Good to know. We had a couple guys running laps on Sacher - so I didn't clear out the base and try to yard on it. I just hadn't heard it was loose and didn't pull on it to the point where it started resisting. Great route!
Did the route today, didn't know about the "loose" block. It's been a really warm summer and was still about 80-85 degrees when we were on it. As I was midway up the block it flexed big time, dirt came out and scared the sh#t out of me in part because I was completely surprised. Flexed again as I removed my hand jam, and cam that I had place behind it about 3 feet lower (as it flexed more there was no added resistance- and it moved about 1"). Very spooky.
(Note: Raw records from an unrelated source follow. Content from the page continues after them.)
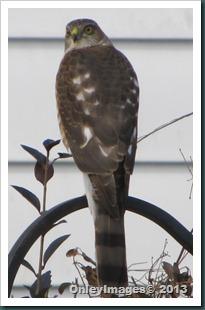 sharpshin hawk (4)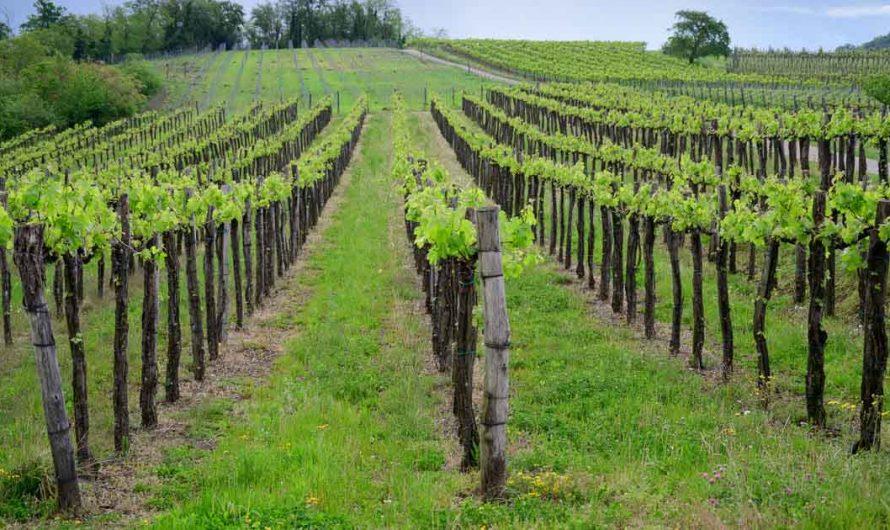 La liste des 7 meilleurs vignobles de Swan Valley que vous NE POUVEZ PAS manquer!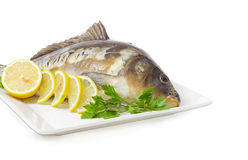 Mirror carp prepared for cooking on dish closeup Royalty Free Stock Photos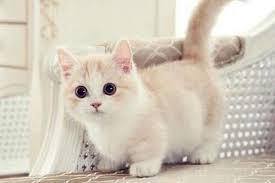 Mơ thấy mèo con có điềm báo gì, đánh con số may mắn nào?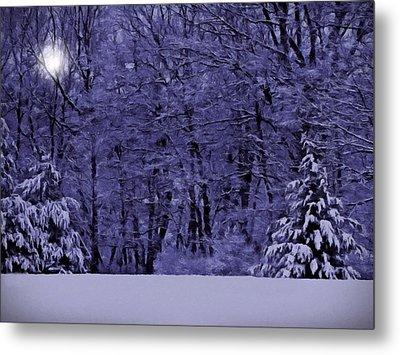 Metal Print featuring the photograph Blue Snow by David Dehner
Amazing, Amazing 200' route of the very best of Yosemite, but I wouldn't do it again. It's pretty easy near the block, but it's not obvious at the bottom that you've changed from a bomber flake to a block and you could easily (like I did) lay back 5-6 vertical feet before realizing it and place a cam behind it near its bottom. The thing is 2 feet thick, 2-3 feet wide and 8-10 tall. Would kill the climber and anyone at the base.
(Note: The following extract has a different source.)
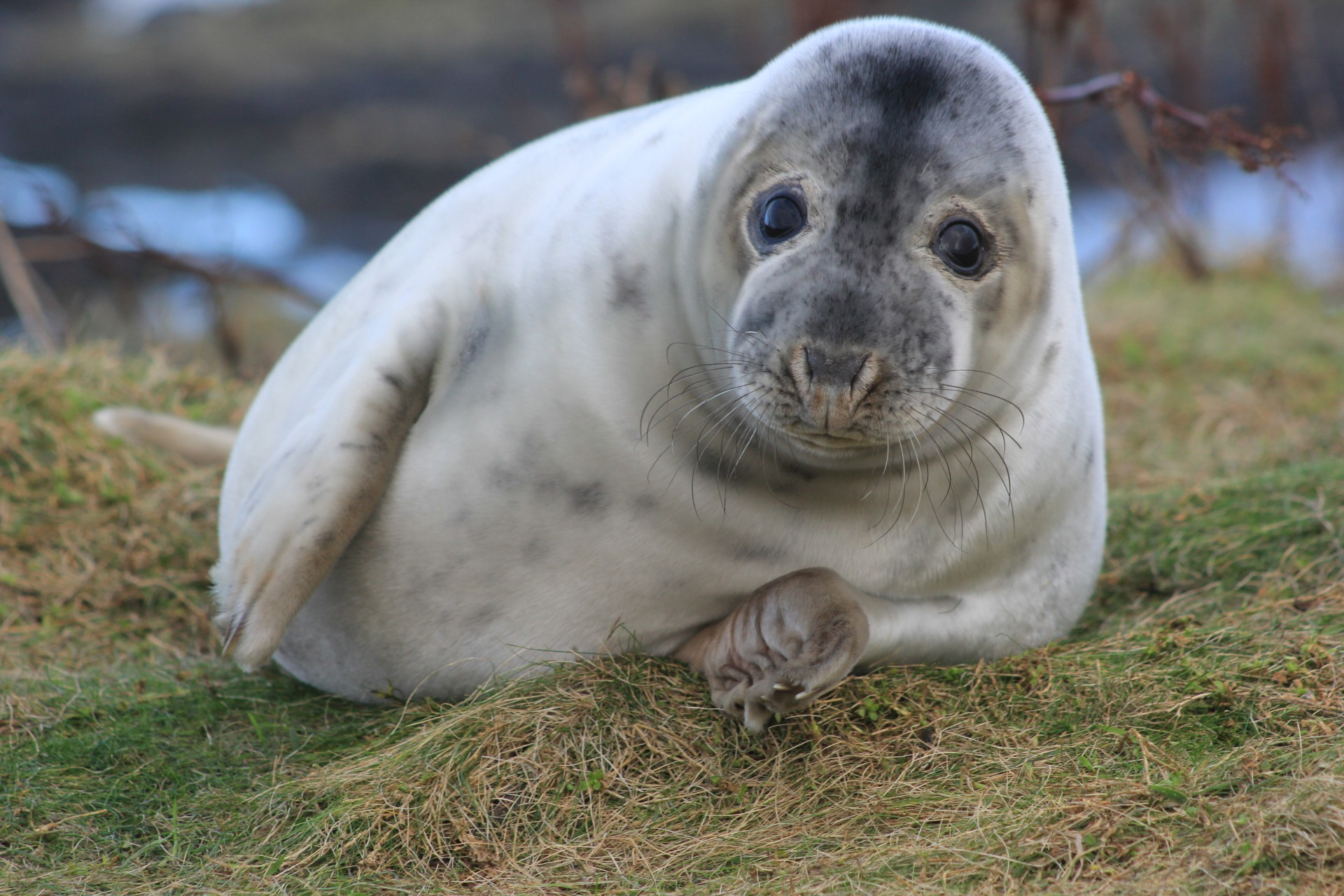 Toxic chemical study shows seal pups at risk despite ban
Crowbar? or put an new anchor below the block? Anyway heads up.
Supertopo's gear recommendation is a bit lean on the bigger stuff-bring two #2 and one or two #3 Camalots for the portion shared with Sacherer Cracker. Without a #3 you're a good 20 feet out from your last piece when you are getting established in the lieback section.
Tough climb! Felt a number grade harder than Five and Dime.
I thought it was hard, laybacked all the way from the Sacherer junction and had to reverse climb from half way to get a rest. I was disappointed when my partner bridged (stemmed) all the way up to and beyond the runner that I downclimbed from. It made me feel a bit silly, but I'm sure he must have longer legs.
CF reported today (4/6/07) that after the mild winter 2006/2007, the loose block is now a Big Deal:
"Did Mark Of Art today at the base of El Cap and be very careful of the loose flake 2/3's of the way up. The flake is in the Reid book. The flake groaned and moved as I climbed up onto it and the 2nd could move it with her feet.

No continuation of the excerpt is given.